Five Languages Symposium: Rascal

This document can also be viewed on-line. PDF can be found here.

Authors: and .

Introduction

Rascal is programming language for source code analysis and transformation. The primary application areas are (legacy) system renovation, reverse engineering and re-engineering, and the implementation of domain specific languages (DSLs). DSLs are languages tailored to a specific application domain. Examples include SQL, Excel, Make, Latex, VHDL, etc. Today we are going to use Rascal to implement a small domain specific language for state machines. The example is derived from Martin Fowler's book on Domain Specific Languages. The relevant chapter is published on-line:

http://www.informit.com/articles/article.aspx?p=1592379

State machines are useful for describing state dependent behaviour, for instance to control machines or work-flow engines. DSLs are a particular form of model-driven development (MDE), where software is specified using high-level models, from which the implementation is generated.

For more information on the theory of this kind of state machines, you may want to consult Wikipedia.

In the tutorial we will explore the Rascal language and environment by implementing the following facets of the DSL:

A context-free grammar to describe the syntax of the state machine language
An algebraic data type (ADT) for describing state machine abstract syntax trees (ASTs)

What is being asked ▸ Rename "Wikipedia" as "an online encyclopedia" in the part of the Rascal text that starts at the words "http://www.informit.com/articles/article.aspx?p=1592379" and stops after "syntax trees (ASTs)", and write out that part again. The material beyond this point comes from a different source than the Rascal text.

Records ▸
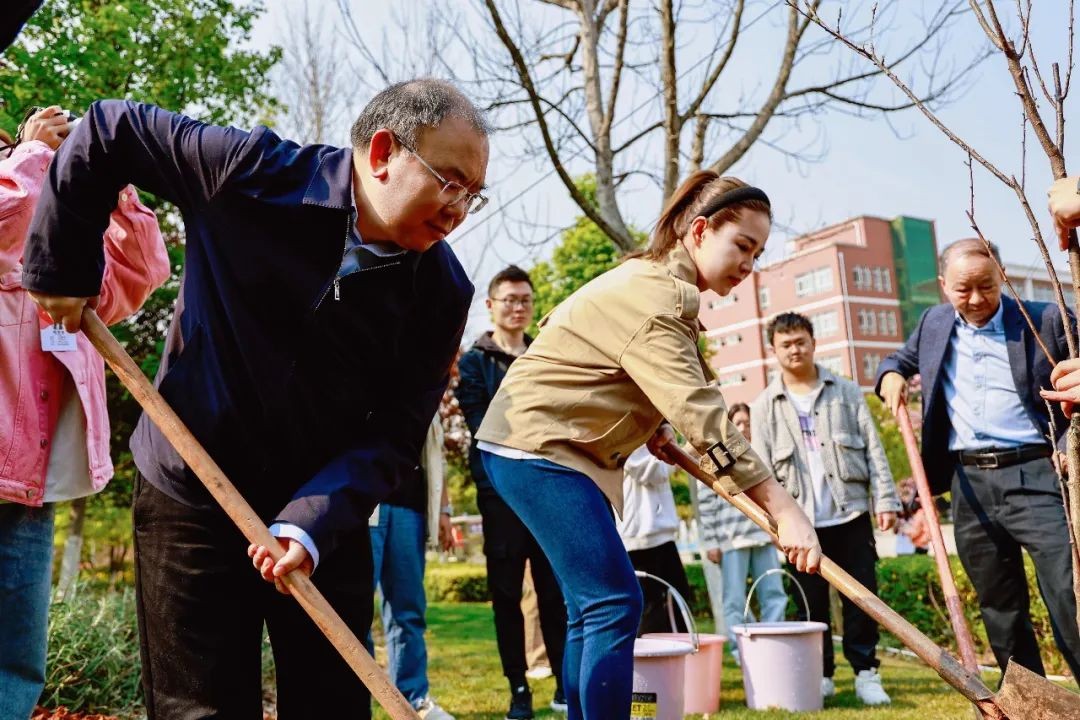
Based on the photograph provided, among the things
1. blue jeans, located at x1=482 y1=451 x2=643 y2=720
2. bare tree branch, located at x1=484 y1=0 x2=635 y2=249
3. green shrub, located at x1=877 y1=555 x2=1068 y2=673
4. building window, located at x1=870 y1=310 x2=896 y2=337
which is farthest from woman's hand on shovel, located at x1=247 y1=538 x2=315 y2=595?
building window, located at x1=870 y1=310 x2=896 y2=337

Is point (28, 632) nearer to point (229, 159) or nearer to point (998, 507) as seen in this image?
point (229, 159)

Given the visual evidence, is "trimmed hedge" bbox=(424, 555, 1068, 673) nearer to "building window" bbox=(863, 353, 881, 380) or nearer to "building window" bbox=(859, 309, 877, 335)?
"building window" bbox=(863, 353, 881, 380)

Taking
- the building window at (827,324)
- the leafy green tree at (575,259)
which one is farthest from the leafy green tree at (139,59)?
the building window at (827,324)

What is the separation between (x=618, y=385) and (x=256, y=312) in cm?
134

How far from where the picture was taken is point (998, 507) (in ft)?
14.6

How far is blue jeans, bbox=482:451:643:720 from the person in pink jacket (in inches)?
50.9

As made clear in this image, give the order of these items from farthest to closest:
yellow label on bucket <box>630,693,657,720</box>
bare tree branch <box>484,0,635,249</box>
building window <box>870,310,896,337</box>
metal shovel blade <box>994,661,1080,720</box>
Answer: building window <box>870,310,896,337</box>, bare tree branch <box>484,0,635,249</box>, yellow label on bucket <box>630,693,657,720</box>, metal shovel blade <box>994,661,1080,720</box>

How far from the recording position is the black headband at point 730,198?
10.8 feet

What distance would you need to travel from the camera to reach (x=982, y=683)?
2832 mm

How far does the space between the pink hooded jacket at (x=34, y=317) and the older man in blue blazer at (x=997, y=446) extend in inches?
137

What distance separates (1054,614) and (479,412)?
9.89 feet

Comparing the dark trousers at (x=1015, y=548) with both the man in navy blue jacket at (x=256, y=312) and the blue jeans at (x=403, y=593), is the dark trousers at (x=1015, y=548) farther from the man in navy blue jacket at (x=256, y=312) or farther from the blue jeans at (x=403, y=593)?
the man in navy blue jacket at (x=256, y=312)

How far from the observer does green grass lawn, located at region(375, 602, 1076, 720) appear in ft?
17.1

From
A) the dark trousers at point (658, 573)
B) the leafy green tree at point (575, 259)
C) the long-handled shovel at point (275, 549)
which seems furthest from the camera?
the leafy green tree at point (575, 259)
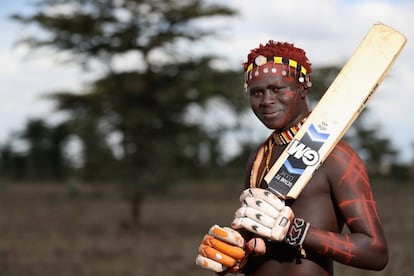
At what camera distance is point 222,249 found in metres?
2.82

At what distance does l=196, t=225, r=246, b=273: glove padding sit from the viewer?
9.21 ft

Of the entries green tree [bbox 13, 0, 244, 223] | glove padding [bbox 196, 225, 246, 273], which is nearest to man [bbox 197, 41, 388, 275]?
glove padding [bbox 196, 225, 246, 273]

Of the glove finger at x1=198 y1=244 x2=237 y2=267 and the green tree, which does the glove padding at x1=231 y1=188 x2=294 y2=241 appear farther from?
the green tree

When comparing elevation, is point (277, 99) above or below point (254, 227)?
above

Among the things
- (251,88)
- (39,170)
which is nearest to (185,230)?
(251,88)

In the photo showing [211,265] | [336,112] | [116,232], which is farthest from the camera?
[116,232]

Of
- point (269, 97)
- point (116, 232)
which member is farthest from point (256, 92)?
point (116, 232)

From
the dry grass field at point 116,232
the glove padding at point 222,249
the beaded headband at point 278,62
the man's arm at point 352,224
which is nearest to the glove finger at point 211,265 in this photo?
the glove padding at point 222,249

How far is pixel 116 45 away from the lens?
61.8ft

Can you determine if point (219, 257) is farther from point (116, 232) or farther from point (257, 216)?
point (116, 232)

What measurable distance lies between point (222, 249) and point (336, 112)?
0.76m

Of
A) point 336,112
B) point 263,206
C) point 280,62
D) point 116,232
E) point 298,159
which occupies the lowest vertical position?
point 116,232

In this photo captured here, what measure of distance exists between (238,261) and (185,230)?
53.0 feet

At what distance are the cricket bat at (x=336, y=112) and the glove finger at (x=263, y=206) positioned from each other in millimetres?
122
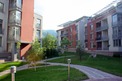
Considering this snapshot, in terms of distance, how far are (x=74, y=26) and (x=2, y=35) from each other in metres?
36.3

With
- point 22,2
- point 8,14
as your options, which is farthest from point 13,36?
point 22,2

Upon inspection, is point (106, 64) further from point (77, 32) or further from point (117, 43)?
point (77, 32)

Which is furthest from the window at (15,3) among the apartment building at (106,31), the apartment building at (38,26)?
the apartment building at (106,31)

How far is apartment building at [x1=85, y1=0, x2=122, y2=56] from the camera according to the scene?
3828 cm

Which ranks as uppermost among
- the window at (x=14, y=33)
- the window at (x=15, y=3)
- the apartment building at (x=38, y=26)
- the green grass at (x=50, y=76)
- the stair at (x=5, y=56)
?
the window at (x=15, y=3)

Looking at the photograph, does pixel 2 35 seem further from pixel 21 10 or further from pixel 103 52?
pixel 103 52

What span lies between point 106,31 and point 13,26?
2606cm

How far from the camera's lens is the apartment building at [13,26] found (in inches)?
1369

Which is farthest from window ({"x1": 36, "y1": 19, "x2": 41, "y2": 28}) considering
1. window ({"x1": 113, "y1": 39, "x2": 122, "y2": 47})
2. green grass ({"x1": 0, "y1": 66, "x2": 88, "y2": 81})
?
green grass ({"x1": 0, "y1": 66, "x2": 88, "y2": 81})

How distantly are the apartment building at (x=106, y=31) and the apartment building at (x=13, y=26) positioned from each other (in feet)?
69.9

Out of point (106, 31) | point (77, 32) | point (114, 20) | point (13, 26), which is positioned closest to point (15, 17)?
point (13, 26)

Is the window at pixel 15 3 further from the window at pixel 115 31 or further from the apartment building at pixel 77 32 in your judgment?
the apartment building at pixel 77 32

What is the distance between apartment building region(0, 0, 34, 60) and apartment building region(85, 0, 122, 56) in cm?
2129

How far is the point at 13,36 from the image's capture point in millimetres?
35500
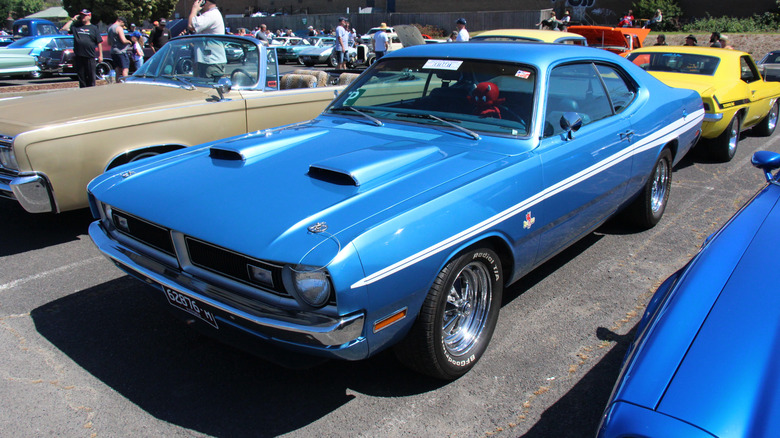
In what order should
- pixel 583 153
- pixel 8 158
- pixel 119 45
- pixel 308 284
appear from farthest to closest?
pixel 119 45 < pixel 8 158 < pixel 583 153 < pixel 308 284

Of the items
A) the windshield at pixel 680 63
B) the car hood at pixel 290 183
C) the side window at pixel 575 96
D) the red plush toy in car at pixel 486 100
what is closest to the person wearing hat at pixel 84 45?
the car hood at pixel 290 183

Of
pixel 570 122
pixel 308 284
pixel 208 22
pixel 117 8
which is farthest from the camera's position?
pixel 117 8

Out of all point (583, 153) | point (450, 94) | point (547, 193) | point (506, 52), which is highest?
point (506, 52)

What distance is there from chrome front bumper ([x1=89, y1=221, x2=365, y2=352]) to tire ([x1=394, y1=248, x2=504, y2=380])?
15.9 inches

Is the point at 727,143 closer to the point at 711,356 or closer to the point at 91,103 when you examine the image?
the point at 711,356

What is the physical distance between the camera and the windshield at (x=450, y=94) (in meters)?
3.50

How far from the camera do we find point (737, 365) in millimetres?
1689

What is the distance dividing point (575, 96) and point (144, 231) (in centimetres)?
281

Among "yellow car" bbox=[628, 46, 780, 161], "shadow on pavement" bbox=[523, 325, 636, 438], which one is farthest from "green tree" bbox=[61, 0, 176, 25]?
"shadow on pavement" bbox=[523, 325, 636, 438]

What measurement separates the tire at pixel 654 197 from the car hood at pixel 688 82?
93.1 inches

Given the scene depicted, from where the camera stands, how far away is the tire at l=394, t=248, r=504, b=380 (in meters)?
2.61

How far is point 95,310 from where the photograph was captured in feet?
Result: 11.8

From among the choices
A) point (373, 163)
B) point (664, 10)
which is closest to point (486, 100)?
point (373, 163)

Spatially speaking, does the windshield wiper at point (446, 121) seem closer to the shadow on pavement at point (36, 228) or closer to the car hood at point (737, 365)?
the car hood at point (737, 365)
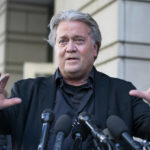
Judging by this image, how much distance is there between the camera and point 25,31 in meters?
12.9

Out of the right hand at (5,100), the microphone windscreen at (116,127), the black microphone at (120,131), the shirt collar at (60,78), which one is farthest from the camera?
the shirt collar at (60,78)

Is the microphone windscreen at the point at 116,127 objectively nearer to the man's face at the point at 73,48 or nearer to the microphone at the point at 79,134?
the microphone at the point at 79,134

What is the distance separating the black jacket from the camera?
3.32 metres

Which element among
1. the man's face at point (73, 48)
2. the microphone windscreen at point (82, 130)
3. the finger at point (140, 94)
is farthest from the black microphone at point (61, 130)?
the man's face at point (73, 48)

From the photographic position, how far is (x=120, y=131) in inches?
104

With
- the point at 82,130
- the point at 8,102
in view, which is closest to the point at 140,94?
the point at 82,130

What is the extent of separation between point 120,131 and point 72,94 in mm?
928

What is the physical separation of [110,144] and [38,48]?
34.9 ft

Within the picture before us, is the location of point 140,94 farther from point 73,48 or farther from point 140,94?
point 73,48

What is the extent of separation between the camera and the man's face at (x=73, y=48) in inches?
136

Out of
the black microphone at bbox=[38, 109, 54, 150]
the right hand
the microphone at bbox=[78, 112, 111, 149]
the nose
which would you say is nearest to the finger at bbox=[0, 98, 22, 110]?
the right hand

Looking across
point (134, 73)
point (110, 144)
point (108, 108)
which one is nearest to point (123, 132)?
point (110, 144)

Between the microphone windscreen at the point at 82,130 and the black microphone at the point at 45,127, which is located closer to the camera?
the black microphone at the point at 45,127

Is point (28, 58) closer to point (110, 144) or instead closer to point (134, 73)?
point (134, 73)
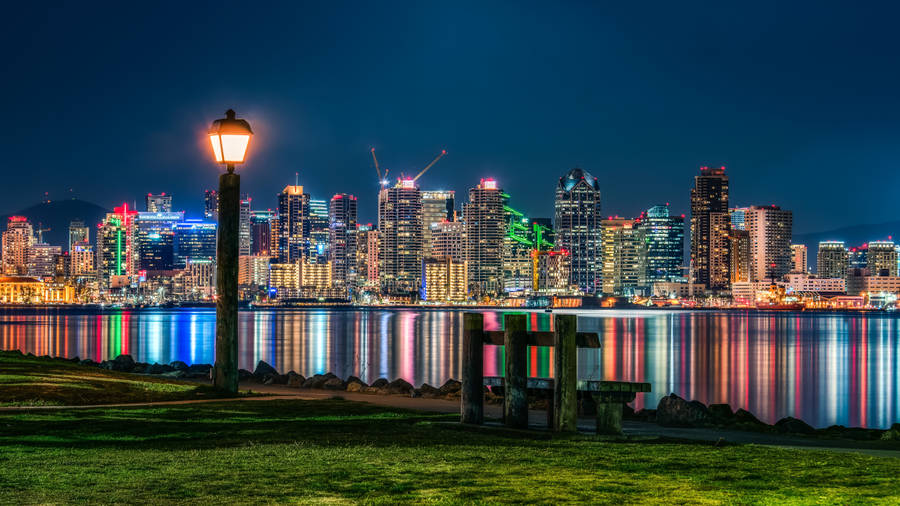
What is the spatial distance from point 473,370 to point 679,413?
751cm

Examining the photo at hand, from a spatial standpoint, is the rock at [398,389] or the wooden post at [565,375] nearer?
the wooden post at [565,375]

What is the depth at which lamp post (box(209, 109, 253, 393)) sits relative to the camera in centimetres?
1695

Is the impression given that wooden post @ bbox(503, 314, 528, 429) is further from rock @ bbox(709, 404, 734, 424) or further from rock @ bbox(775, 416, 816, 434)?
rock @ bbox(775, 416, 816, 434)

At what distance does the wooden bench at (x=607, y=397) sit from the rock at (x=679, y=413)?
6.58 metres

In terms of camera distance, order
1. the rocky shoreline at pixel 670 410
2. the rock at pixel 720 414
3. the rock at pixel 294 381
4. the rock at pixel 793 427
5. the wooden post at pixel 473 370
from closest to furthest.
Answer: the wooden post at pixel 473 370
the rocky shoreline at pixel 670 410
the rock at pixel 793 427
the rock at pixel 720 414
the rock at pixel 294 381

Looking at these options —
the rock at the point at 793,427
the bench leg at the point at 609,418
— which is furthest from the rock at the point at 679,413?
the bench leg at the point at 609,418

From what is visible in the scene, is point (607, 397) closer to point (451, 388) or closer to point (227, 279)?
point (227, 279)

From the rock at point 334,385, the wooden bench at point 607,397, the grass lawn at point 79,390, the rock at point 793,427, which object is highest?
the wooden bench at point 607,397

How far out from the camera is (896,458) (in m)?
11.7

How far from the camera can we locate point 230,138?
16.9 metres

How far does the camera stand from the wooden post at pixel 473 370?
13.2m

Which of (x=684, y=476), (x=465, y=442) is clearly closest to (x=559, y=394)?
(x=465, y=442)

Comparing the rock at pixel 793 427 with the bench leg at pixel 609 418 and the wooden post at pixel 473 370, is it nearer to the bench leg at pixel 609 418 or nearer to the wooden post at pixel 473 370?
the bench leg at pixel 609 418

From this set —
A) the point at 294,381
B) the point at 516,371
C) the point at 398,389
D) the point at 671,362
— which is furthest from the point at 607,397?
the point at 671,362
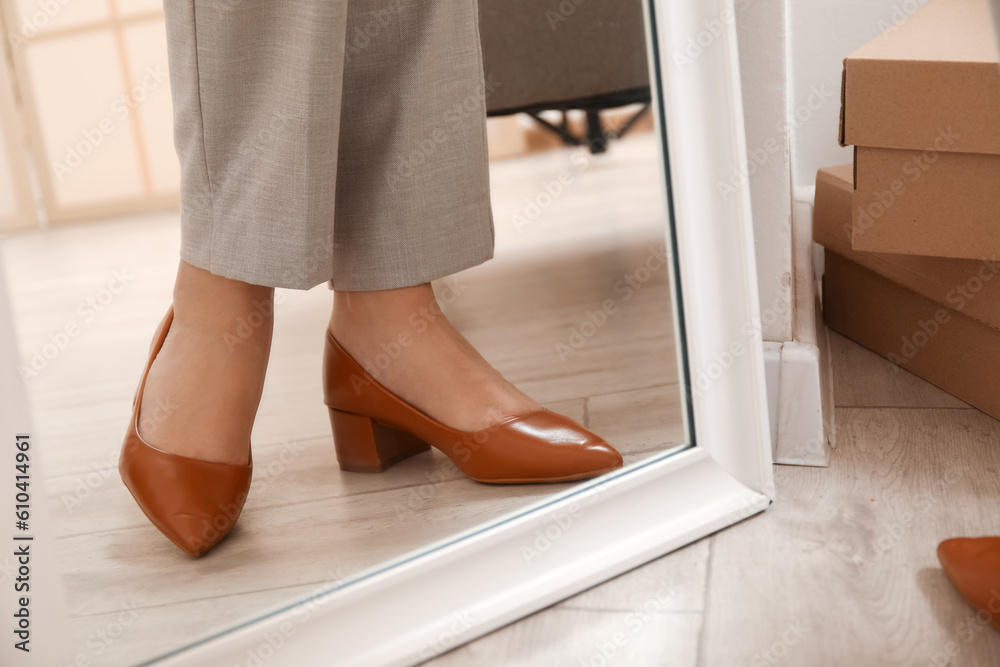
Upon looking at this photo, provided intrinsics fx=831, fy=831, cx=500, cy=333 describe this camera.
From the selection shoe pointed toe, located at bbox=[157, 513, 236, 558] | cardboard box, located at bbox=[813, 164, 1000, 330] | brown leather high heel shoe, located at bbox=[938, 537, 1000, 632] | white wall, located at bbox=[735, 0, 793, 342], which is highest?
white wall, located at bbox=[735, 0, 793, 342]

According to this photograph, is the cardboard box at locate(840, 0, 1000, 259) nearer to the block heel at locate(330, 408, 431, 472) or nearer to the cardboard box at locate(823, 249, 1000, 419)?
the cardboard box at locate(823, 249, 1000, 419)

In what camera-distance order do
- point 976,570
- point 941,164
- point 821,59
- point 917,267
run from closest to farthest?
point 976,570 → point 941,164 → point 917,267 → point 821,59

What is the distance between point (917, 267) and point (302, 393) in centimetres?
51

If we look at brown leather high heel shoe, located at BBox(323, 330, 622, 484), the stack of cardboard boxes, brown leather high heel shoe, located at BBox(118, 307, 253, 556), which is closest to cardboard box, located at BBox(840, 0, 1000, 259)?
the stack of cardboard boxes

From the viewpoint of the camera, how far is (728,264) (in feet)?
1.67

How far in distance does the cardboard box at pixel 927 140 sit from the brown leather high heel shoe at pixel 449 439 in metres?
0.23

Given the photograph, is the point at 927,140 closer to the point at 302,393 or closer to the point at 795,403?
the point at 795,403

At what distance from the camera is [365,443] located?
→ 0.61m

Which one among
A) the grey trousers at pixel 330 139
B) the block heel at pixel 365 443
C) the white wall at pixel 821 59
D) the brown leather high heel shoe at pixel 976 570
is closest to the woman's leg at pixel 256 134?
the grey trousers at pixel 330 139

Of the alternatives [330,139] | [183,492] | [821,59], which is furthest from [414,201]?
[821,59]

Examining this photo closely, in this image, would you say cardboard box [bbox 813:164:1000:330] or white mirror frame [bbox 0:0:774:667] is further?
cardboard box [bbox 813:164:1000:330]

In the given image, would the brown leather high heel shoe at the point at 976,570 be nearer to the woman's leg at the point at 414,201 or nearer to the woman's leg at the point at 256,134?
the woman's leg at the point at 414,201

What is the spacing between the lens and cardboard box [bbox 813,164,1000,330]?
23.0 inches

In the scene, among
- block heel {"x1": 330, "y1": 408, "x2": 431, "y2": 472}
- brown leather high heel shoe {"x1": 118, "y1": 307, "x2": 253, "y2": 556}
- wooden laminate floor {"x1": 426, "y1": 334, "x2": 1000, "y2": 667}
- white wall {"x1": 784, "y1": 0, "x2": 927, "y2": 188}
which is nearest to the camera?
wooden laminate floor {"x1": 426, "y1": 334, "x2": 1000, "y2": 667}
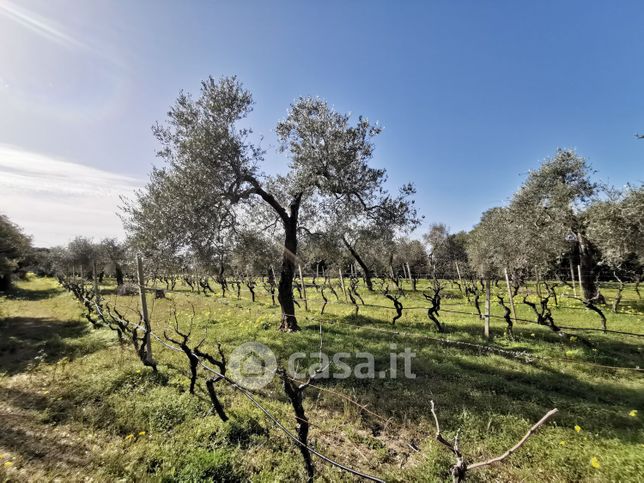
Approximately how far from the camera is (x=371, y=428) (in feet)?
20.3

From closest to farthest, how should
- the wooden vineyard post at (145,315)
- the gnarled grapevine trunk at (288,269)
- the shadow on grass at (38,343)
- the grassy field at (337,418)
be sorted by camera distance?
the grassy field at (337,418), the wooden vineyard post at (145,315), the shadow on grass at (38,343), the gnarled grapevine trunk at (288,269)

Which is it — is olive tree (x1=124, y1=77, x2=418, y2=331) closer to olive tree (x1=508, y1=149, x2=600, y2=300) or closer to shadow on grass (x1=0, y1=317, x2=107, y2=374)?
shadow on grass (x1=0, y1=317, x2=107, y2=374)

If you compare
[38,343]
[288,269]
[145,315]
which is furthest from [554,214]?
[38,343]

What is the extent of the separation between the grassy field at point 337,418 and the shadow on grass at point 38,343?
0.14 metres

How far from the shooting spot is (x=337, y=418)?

Reply to the task ▸
http://www.informit.com/articles/article.aspx?p=1592379

State machines are useful for describing state dependent behaviour, for instance to control machines or work-flow engines. DSLs are a particular form of model-driven development (MDE), where software is specified using high-level models, from which the implementation is generated.

For more information on the theory of this kind of state machines, you may want to consult an online encyclopedia.

In the tutorial we will explore the Rascal language and environment by implementing the following facets of the DSL:

A context-free grammar to describe the syntax of the state machine language
An algebraic data type (ADT) for describing state machine abstract syntax trees (ASTs)